# It made it all the way east



## plumbdrum (Nov 30, 2013)

Someone brought this into the office.


----------



## plumbdrum (Nov 30, 2013)

Another interesting item


----------



## gardenparty (Jan 29, 2015)

I like the look of that valve, looks solid!


----------



## jmc12185 (Aug 27, 2013)

Looks like a leaker. And it's got a swastica on the handle.


----------



## plbgbiz (Aug 27, 2010)

It's a Crane valve.


----------



## Redwood (Sep 8, 2008)

plbgbiz said:


> It's a Crane valve.


Yep! 1920's & 30's it points opposite the Nazi Swastika...


----------



## rwh (Dec 17, 2014)

It is identical to a Nazi swastika. The valve tag schedule is really cool. You dont get that on a new home very often these days.


----------



## plumbdrum (Nov 30, 2013)

I wonder if John C Fetzer is on the Z?


----------



## plbgbiz (Aug 27, 2010)

It was considered a good luck symbol for early pilots. A swastika was reported to have been painted inside the nosecone of the Spirit of St. Louis.

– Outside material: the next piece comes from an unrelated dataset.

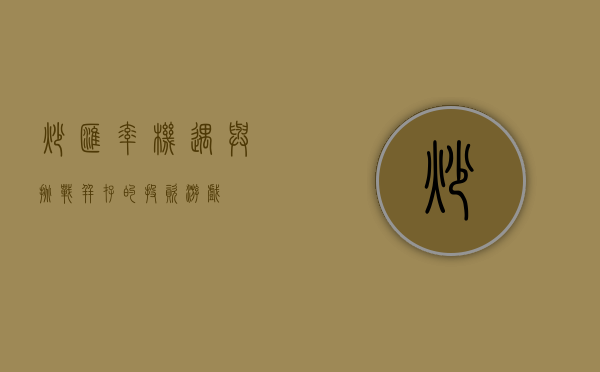 炒汇率，机遇与挑战并存的投资游戏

Hitler really screwed it up a lot of things. You think that's bad, you should have seen how we used to salute the flag before all the propaganda reels started hitting the theatres. Google the Bellamy Salute.


----------



## Gargalaxy (Aug 14, 2013)

Also is it in the Chinese Buddha for centuries but in opposite way.


----------



## saysflushable (Jun 15, 2009)

I like the the orders for cistern water. I bet a lot of people think they are cutting edge by using cistern water. I met one lady who really thought she was doing something new.


----------